Back to Datahub

Fabric Onelake Pre

metadata-ingestion/docs/sources/fabric-onelake/fabric-onelake_pre.md

1.5.0.36.3 KB
Original Source

Overview

The fabric-onelake module ingests metadata from Fabric Onelake into DataHub. It is intended for production ingestion workflows and module-specific capabilities are documented below.

:::tip Quick Start

  1. Set up authentication - Configure Azure credentials (see Prerequisites)
  2. Grant permissions - Ensure your identity has Workspace.Read.All and workspace access
  3. Configure recipe - Use fabric-onelake_recipe.yml as a template
  4. Run ingestion - Execute datahub ingest -c fabric-onelake_recipe.yml :::

Key Features

  • Workspace, Lakehouse, Warehouse, and Schema containers
  • Table datasets with proper subtypes
  • Automatic detection and handling of schemas-enabled and schemas-disabled lakehouses
  • Pattern-based filtering for workspaces, lakehouses, warehouses, and tables
  • Stateful ingestion for stale entity removal
  • Multiple authentication methods (Service Principal, Managed Identity, Azure CLI, DefaultAzureCredential)

References

Azure Authentication

Fabric Concepts

Prerequisites

Before running ingestion, ensure network connectivity to the source, valid authentication credentials, and read permissions for metadata APIs required by this module.

Authentication

The connector supports multiple Azure authentication methods:

MethodBest ForConfiguration
Service PrincipalProduction environmentsauthentication_method: service_principal
Managed IdentityAzure-hosted deployments (VMs, AKS, App Service)authentication_method: managed_identity
Azure CLILocal developmentauthentication_method: cli (run az login first)
DefaultAzureCredentialFlexible environmentsauthentication_method: default

For service principal setup, see Register an application with Microsoft Entra ID.

Required Permissions

The connector requires read-only access to Fabric workspaces and their contents. The authenticated identity (service principal, managed identity, or user) must have:

Workspace-Level Permissions:

  • Workspace.Read.All or Workspace.ReadWrite.All (Microsoft Entra delegated scope)
  • Viewer role or higher in the Fabric workspaces you want to ingest

API Permissions: The service principal or user must have the following Microsoft Entra API permissions:

  • Workspace.Read.All (delegated) - Required to list and read workspace metadata
  • Or Workspace.ReadWrite.All (delegated) - Provides read and write access

Token Audiences: The connector uses two different token audiences depending on the operation:

  • Fabric REST API (https://api.fabric.microsoft.com): Uses Power BI API scope (https://analysis.windows.net/powerbi/api/.default) for listing workspaces, lakehouses, warehouses, and basic table metadata
  • OneLake Delta Table APIs (https://onelake.table.fabric.microsoft.com): Uses Storage audience (https://storage.azure.com/.default) for accessing schemas and tables in schemas-enabled lakehouses

The connector automatically handles both token audiences. For schemas-enabled lakehouses, it will use OneLake Delta Table APIs with Storage audience tokens. For schemas-disabled lakehouses, it uses the standard Fabric REST API.

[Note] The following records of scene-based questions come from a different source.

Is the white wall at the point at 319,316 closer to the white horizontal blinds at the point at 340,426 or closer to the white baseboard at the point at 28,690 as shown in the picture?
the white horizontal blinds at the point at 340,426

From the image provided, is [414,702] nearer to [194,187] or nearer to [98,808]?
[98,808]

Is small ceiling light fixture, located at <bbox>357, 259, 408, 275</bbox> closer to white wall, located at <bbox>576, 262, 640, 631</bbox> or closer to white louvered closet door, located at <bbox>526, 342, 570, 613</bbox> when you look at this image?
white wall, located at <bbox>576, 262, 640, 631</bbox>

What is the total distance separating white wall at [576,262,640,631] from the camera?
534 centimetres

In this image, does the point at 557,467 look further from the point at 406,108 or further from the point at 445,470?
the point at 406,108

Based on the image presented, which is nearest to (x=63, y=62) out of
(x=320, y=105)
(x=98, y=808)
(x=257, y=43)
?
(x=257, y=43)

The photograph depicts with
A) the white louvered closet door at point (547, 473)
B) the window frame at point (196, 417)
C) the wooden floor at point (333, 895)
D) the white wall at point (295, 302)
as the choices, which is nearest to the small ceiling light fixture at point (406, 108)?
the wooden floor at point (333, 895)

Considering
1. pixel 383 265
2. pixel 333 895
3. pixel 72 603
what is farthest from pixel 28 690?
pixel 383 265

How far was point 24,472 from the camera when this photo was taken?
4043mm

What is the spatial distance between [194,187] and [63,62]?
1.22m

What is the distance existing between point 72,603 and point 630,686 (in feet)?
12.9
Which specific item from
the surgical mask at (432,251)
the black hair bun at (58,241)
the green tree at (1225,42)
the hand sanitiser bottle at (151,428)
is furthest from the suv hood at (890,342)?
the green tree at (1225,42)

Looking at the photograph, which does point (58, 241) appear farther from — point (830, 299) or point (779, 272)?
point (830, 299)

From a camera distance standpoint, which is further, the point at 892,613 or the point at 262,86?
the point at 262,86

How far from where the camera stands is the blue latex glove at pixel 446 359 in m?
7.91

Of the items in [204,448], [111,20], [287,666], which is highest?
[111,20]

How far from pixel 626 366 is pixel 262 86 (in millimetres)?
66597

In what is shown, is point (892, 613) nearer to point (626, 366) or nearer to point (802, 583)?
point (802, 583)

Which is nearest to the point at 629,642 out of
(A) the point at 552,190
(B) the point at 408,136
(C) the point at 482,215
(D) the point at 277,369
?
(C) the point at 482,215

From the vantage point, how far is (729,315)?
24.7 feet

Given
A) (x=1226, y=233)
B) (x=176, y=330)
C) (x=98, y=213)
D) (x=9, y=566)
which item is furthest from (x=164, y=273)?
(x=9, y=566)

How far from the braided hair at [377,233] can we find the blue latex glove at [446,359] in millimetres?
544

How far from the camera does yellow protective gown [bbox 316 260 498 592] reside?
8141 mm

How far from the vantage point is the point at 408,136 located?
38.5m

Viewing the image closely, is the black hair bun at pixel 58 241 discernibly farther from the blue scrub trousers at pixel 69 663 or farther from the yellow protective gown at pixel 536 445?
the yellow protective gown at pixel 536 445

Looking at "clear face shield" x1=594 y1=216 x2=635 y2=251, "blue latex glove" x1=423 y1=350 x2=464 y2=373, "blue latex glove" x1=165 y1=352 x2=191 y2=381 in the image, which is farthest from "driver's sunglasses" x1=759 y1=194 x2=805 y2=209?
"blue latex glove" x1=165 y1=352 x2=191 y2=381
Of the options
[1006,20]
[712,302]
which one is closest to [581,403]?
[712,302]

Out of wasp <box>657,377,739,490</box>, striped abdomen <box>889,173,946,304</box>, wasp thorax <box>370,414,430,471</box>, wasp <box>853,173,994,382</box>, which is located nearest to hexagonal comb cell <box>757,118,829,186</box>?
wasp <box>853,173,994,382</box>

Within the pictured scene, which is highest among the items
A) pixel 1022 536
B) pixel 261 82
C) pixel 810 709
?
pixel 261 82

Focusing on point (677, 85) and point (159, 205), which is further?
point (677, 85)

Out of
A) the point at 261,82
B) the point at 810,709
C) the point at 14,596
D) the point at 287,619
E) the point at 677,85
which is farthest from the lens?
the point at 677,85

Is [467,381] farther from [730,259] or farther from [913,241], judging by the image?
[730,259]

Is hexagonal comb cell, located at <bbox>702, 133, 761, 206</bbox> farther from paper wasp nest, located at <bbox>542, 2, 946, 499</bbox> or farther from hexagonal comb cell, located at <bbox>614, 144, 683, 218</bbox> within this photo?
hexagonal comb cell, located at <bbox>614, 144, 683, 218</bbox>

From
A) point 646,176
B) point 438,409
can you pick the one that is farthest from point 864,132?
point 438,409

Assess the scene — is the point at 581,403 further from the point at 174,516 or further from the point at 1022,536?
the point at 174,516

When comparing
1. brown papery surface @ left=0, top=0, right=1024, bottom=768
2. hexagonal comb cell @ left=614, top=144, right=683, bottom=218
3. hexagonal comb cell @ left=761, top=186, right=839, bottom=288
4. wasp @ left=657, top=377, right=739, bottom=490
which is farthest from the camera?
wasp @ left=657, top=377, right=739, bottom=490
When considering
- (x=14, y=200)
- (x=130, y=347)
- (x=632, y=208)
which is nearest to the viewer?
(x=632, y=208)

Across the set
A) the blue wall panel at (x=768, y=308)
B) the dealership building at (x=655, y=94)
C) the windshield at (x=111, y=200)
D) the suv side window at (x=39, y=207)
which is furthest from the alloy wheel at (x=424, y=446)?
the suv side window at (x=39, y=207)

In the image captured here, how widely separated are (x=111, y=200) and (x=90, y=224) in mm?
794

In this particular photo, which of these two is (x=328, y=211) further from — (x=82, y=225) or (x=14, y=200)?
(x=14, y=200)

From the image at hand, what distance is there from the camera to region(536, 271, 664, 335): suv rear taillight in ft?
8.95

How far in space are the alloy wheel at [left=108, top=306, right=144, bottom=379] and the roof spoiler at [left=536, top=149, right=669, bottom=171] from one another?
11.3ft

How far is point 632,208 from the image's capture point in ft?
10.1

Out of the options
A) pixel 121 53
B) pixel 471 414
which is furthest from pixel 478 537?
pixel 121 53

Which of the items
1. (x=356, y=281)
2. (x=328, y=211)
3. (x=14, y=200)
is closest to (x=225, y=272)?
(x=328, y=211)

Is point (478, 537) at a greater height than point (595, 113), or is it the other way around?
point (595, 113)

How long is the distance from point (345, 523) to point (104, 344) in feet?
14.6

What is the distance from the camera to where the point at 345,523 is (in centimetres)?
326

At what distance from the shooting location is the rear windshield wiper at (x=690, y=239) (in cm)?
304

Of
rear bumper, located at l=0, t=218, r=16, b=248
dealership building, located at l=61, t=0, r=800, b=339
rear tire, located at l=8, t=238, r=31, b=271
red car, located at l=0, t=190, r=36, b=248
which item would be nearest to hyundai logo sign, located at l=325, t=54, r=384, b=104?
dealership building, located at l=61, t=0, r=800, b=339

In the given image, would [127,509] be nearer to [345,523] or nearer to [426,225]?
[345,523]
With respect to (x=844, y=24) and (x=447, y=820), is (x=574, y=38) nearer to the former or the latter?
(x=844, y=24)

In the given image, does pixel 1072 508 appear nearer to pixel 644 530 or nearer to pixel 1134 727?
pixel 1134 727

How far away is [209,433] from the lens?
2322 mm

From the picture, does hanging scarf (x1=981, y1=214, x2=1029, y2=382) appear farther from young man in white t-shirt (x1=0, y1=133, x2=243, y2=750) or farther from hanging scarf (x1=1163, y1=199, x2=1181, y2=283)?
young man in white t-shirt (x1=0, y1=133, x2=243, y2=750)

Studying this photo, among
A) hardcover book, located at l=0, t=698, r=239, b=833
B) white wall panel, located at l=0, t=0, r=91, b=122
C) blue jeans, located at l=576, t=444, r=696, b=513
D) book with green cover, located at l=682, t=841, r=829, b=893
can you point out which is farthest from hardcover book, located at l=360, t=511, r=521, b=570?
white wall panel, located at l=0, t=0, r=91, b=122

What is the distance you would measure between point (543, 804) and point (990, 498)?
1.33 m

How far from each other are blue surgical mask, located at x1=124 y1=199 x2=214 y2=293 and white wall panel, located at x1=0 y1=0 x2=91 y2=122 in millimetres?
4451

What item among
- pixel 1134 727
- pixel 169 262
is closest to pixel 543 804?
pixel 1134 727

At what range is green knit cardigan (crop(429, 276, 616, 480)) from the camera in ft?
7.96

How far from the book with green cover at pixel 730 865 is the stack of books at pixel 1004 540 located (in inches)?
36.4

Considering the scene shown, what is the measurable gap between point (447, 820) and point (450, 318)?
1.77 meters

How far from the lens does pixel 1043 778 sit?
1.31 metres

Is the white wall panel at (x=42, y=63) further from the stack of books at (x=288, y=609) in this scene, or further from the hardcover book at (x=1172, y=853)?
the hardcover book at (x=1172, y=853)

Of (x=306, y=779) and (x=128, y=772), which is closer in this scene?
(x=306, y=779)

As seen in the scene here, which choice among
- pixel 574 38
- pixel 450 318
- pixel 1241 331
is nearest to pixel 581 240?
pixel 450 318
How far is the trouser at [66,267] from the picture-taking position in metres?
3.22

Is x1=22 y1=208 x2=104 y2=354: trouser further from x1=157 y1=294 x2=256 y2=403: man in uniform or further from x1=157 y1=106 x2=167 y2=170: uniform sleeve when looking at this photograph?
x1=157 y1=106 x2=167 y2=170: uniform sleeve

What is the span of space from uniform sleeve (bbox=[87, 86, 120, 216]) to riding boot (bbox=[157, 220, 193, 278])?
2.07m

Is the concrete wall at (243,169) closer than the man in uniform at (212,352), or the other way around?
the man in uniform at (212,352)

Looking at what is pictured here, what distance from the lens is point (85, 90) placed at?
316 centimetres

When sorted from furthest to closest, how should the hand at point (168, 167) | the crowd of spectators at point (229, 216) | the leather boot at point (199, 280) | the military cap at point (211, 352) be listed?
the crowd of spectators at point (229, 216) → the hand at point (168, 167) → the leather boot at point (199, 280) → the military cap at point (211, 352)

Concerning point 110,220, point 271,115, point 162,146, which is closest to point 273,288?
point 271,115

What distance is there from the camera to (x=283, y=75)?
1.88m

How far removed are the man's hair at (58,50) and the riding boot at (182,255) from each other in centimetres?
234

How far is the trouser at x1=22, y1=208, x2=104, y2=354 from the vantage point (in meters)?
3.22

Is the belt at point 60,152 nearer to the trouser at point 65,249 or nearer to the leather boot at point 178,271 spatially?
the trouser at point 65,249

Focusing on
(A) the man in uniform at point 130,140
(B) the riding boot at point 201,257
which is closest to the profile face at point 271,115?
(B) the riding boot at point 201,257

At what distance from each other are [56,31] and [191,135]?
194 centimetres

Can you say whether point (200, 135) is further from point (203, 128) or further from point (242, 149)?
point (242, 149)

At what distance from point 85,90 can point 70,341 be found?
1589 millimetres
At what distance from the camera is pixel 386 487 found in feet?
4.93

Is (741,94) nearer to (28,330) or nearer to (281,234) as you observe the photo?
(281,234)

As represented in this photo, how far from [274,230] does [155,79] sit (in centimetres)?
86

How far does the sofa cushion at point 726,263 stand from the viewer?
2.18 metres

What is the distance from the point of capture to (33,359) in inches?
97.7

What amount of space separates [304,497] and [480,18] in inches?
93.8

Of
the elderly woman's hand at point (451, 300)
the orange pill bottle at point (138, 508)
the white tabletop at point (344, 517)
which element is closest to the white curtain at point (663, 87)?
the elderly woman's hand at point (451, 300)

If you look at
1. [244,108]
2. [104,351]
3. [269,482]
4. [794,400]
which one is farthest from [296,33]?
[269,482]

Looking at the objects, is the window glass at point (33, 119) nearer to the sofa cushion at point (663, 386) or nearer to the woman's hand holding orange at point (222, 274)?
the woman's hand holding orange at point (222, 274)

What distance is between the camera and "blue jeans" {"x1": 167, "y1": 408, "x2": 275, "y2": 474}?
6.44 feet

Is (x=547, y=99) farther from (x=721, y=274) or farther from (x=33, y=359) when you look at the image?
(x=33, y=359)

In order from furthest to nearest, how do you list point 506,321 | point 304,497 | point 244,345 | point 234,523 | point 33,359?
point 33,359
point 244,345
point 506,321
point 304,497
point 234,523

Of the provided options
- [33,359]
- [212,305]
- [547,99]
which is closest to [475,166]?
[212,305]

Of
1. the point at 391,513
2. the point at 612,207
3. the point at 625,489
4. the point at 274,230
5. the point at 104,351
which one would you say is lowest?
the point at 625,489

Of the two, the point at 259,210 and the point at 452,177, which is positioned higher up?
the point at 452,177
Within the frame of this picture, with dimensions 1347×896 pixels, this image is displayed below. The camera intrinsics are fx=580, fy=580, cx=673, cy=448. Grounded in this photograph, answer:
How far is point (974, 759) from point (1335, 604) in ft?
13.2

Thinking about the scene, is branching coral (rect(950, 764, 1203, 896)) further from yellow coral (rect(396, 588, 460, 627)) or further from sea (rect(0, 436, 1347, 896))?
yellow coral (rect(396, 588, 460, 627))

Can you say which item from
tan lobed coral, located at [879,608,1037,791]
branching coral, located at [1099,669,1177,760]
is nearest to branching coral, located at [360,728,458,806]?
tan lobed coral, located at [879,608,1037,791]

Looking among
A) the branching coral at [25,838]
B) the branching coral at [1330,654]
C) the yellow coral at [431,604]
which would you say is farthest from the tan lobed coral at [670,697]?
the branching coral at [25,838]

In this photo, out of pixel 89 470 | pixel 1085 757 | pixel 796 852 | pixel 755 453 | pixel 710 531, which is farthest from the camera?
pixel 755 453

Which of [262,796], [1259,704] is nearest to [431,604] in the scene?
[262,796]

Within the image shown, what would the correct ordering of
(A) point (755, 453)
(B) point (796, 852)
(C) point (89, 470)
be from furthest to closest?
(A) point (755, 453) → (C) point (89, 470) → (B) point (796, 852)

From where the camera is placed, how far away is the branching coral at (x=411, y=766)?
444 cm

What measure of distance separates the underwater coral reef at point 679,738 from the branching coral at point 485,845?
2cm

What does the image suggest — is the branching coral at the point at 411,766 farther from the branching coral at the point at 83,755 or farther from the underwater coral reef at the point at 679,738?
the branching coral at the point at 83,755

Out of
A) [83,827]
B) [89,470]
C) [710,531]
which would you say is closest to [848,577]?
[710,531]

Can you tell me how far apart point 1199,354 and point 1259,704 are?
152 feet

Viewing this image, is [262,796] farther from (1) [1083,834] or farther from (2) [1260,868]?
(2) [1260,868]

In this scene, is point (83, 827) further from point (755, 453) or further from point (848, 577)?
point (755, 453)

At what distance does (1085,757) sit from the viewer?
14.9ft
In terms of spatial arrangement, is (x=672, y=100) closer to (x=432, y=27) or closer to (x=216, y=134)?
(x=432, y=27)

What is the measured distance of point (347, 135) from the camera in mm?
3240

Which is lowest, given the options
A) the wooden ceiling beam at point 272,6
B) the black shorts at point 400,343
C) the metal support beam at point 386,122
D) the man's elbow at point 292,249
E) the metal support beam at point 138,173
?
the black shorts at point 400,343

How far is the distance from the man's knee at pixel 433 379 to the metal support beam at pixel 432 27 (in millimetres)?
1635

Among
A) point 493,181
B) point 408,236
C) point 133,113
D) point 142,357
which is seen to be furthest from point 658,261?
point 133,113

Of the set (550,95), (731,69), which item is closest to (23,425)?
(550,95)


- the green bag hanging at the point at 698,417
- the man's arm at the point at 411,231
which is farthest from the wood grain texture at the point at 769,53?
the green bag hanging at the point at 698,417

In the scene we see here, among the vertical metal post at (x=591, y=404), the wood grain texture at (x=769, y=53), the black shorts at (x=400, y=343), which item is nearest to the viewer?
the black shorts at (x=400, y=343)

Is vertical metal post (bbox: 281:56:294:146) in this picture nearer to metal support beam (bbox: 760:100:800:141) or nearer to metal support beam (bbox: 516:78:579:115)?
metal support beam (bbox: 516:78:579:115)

OneLake Data Access Permissions: For schemas-enabled lakehouses, you may also need OneLake data access permissions:

  • If OneLake security is enabled on your lakehouse, ensure your identity has Read or ReadWrite permissions on the lakehouse item
  • These permissions are separate from workspace roles and are managed in the Fabric portal under the lakehouse's security settings

Note: The connector automatically detects whether a lakehouse has schemas enabled and uses the appropriate API endpoint and token audience. No additional configuration is required.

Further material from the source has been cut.